## start Record list

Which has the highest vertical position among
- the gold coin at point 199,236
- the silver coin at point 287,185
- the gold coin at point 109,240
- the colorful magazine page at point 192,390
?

## end Record list
## start Record list

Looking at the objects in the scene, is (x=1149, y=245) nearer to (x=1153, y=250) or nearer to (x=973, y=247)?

## end Record list

**Exercise objective**
Pull out every line of the material above that contains the word "point", and copy each one in full.

**The completed task**
- the gold coin at point 199,236
- the silver coin at point 287,185
- the gold coin at point 109,240
- the colorful magazine page at point 192,390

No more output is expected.